7 promili alkoholu miał w organizmie 32-latek, do którego wezwano policję na targowisko w Zielonej Górze. Mężczyzna trafił do szpitala. Do domu nie wróci, bo okazało się, że jest poszukiwany przez wymiar sprawiedliwości.

7 promili alkoholu miał w organizmie 32-latek, do którego wezwano policję na targowisko w Zielonej Górze. Mężczyzna trafił do szpitala. Do domu nie wróci, bo okazało się, że jest poszukiwany przez wymiar sprawiedliwości.
Mężczyzna trafił do szpitala (zdj. ilustracyjne) /Karolina Michalik /RMF FM

We wtorek wieczorem zielonogórscy policjanci zostali wezwani do nieprzytomnego mężczyzny leżącego na terenie targowiska przy ul. Owocowej.

Funkcjonariusze z patrolu nie mogli nawiązać z nim kontaktu, wyczuli woń alkoholu. Wezwali karetkę pogotowia, która odwiozła nieprzytomnego do szpitala.

W szpitalu pierwsze badanie wykazało, że miał w organizmie aż 7 promili alkoholu. O szóstej rano odzyskał przytomność i policjanci mogli potwierdzić jego tożsamość. O tej godzinie w jego organizmie wciąż było 5 promili alkoholu - mówi Małgorzata Barska z Komendy Miejskiej Policji w Zielonej Górze.

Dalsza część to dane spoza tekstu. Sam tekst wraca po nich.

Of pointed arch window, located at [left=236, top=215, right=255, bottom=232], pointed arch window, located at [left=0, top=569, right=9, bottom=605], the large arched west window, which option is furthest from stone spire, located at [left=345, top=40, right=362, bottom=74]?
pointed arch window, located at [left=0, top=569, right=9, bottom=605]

Okazało się wówczas, że 32-letni zielonogórzanin jest poszukiwany przez Prokuraturę Rejonową w Gdańsku i Sąd Rejonowy w Zielonej Górze. Miał trafić do aresztu śledczego. Policjanci będą go pilnowali w szpitalu do czasu, kiedy lekarze zdecydują o możliwości osadzenia go w policyjnym areszcie..

(mpw)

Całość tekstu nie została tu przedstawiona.